慈済ボランティアは如何にして慈済精神をイスラム国土に持ち込むことができるだろうか?法師は「人は創造された肌の色、国籍、宗教を超越して、心中にただ一つ『愛』だけを残せば良い」と言われた。一九九七年、慈済はヨルダンで慈善活動を始め、現地の貧民と中東難民に関心を寄せ、その中でも医療支援ケースが千例余りになっている。

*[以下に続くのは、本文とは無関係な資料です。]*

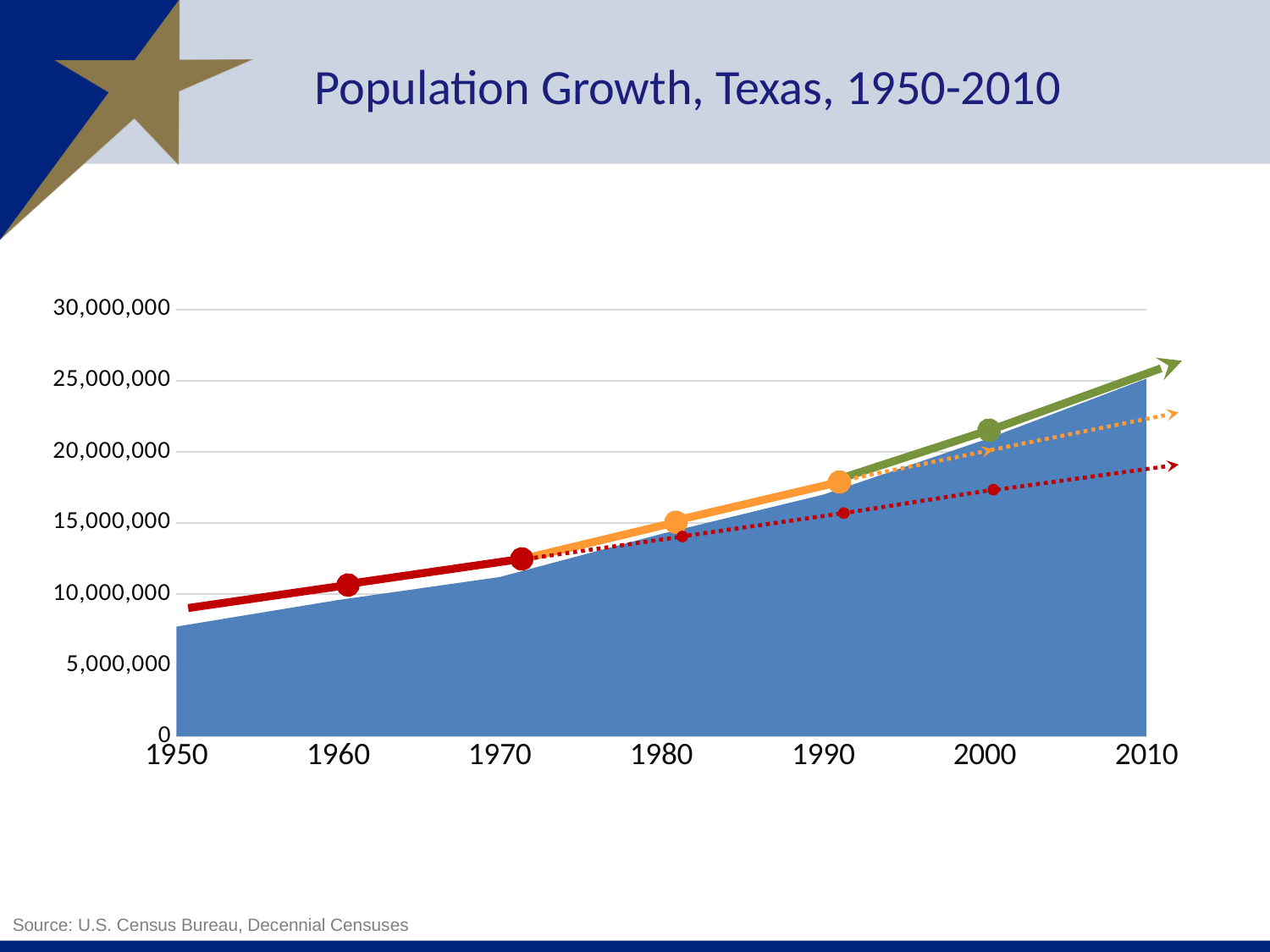
Which year has the lowest population? 1950 Which year has the larger population, 1980 or 2000? 2000 Does the population rise or fall from 1950 to 2010? Rises What is the source cited for the chart data? U.S. Census Bureau, Decennial Censuses Is the population in 2010 greater or less than 20,000,000? greater How many years are labeled on the x axis? 7 Is the population in 1990 greater or less than 15,000,000? greater Is the population in 1970 greater or less than 15,000,000? less What is the title of the chart? Population Growth, Texas, 1950-2010 Which year has the highest population? 2010 What kind of chart is used to show the population? Area chart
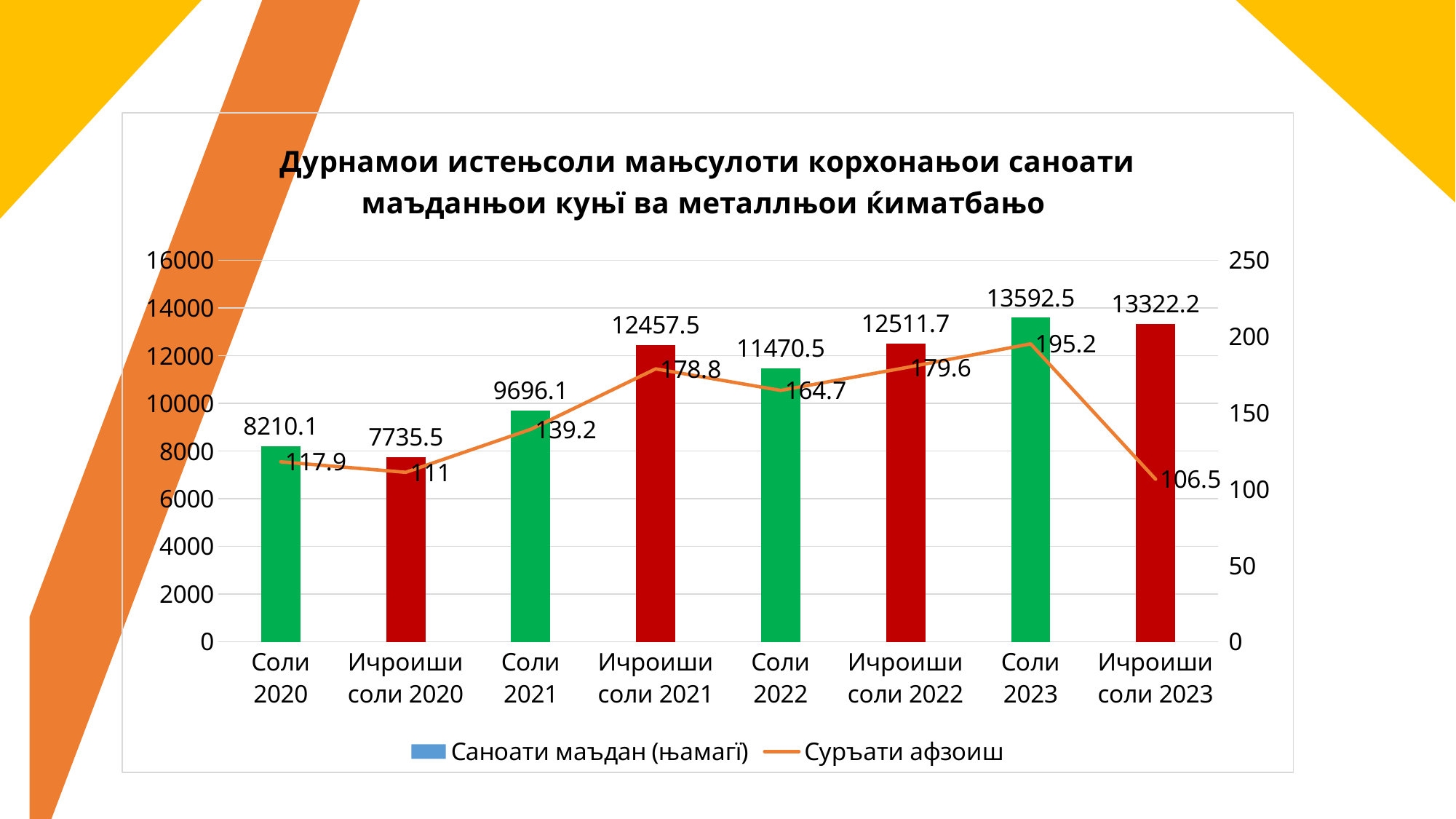
What is the value of the Саноати маъдан (ҳамагӣ) bar for Иҷроиши соли 2022? 12511.7 How many categories are shown on the x axis? 8 What kind of chart is shown on the slide? Combined bar and line chart What is the Суръати афзоиш value for Соли 2023? 195.2 Which category has the highest Саноати маъдан (ҳамагӣ) bar? Соли 2023 Which category has the lowest Суръати афзоиш value? Иҷроиши соли 2023 What is the difference between the Саноати маъдан (ҳамагӣ) bars for Соли 2023 and Иҷроиши соли 2023? 270.3 How many series does the legend list? 2 What is the Суръати афзоиш value for Иҷроиши соли 2023? 106.5 Which is larger, the Саноати маъдан (ҳамагӣ) bar for Соли 2021 or for Иҷроиши соли 2021? Иҷроиши соли 2021 What is the value of the Саноати маъдан (ҳамагӣ) bar for Соли 2020? 8210.1 Which category has the lowest Саноати маъдан (ҳамагӣ) bar? Иҷроиши соли 2020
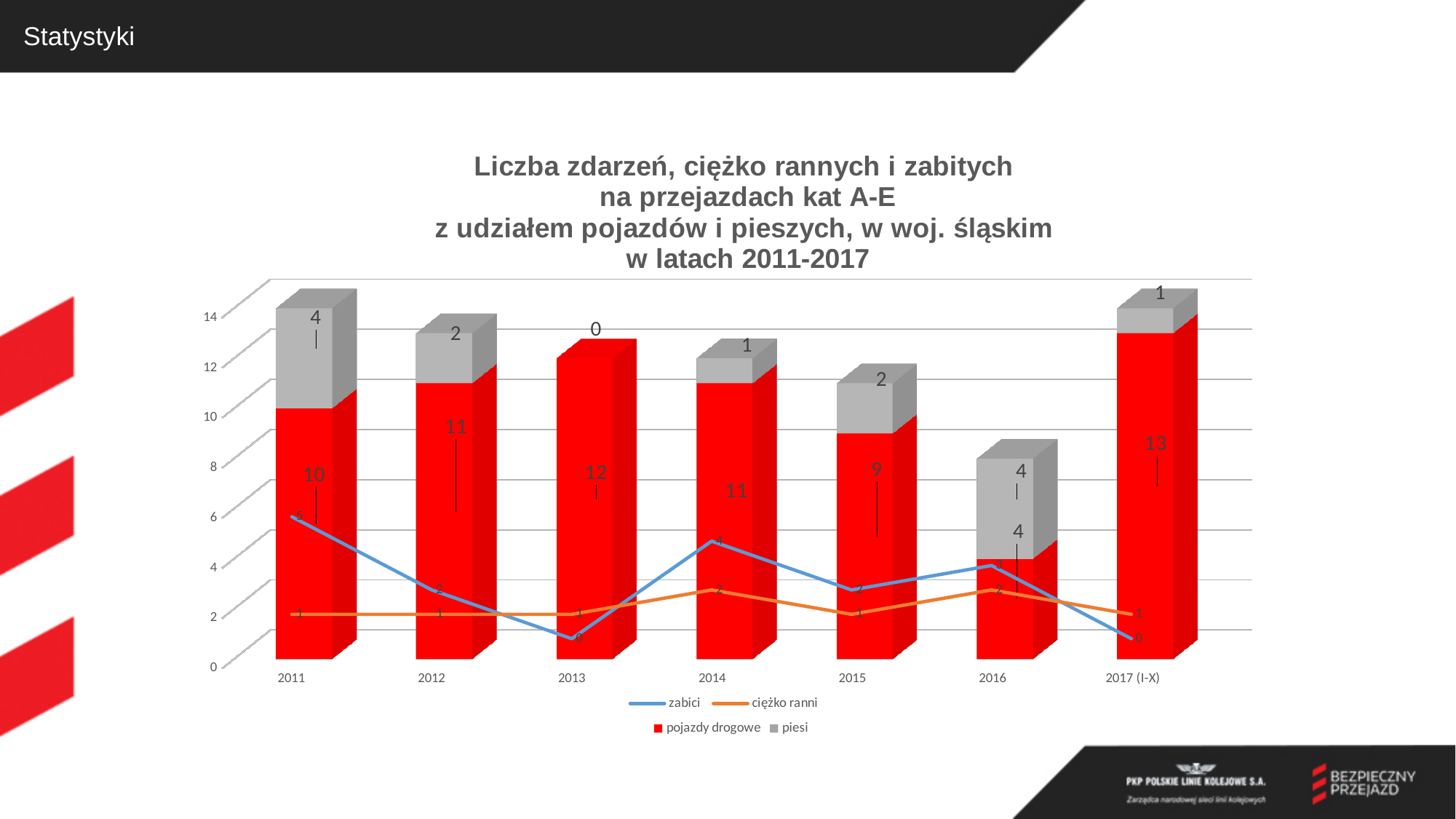
In which year is the value for pojazdy drogowe the highest? 2017 (I-X) What is the total of the stacked bar for 2011 (pojazdy drogowe plus piesi)? 14 What is the difference between the pojazdy drogowe values for 2017 (I-X) and 2016? 9 Which is larger, the zabici value for 2011 or for 2016? 2011 What is the value for pojazdy drogowe in 2013? 12 How many series does the legend list? 4 How many years are shown on the x axis? 7 In which year is the value for pojazdy drogowe the lowest? 2016 What is the value for ciężko ranni in 2016? 2 Which series is shown as a blue line? zabici What is the value for piesi in 2011? 4 What is the value for zabici in 2014? 4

今年のラマダンではボランティアが十四日間にヨルダン国境を隈なく歩いて二千世帯余り、一万余人に恩恵を与えた。
 
愛を極限まで発揮させれば、慈済精神を伝えることができ、今日、民族や宗教を超えることで、仏教徒がモスリムのキャンプで潅仏会の式典を行うことができたのである。モスリムと仏教徒は共に開斎し、一緒に菜食を享受した。
 
潅仏会の式典で行われる「仏足を拝む 」、「花の香りを受ける」それぞれの儀式用語の意味は、内心の無明と塵埃が清められることを願ったものである。イスラム教であれ、仏教であれ、規則や戒律、名称は異なっていても、宗教の含意を深く探求すると、人類が清浄無垢の本性に回帰し、広い心で愛を他人と分かち合うよう呼びかけていることは同じである。